Experiment Number Two: Radical Self Love

To this end, I have dusted off some of my old handy dandy coaching tools that I have collected over the years. Just after 10 morning rituals, I’m already feeling a shift. But just to knock it up a notch – especially to repair the damage done to my relationship with my tummy (my tummy that I love because it allows me to hula hoop, process food for energy, walk upright, etc), I bought an info-product to learn Samba. The main lesson is literally called, “Thirty Days to Shake Your Booty.” Well, I’ve done it once, at least the first 15 minute section on macro movements.

Who knew Samba was really a combination of belly dancing and hoop dance?

According to the instructor (who I came across on the recommendation of Jenna LaFlamme, my pleasure guru), dancing is one way to get from stress to pleasure. It’s a way to love your body as it is, to appreciate your body despite its limitations, and to turn your body into a fat burning machine that will not only help you look better, but also younger, and more energized. Sounds pretty good, right? Sort of.

Normally I find dancing stressful, but I am going into this with an open mind. So far so good, because even though I didn’t “get it” right out of the gate, I still had fun. And I can tell after just 15 minutes, I’ll be feeling this in the morning. The class also came with a beautifully laid out 27ish page ebook with daily rituals to practice self love that will catapult us into “body joy.” I haven’t digested all of the material yet, but once I do….

=-=-=

### WORK TO BE COMPLETED
Rewrite the stretch of the self-love passage from "To this end, I" through "on macro movements.", using "online course" in place of "info-product".

### DATASET SECTION
=-=-=

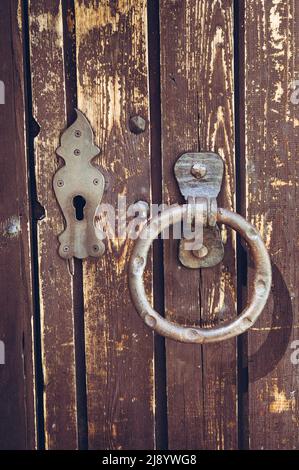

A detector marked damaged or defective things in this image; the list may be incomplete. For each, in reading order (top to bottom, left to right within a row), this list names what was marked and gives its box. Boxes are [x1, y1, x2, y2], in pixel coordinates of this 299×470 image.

rusty bolt [129, 115, 147, 134]
rusty metal ring knocker [127, 207, 274, 346]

=-=-=

### WORKED ANSWER
To this end, I have dusted off some of my old handy dandy coaching tools that I have collected over the years. Just after 10 morning rituals, I’m already feeling a shift. But just to knock it up a notch – especially to repair the damage done to my relationship with my tummy (my tummy that I love because it allows me to hula hoop, process food for energy, walk upright, etc), I bought an online course to learn Samba. The main lesson is literally called, “Thirty Days to Shake Your Booty.” Well, I’ve done it once, at least the first 15 minute section on macro movements.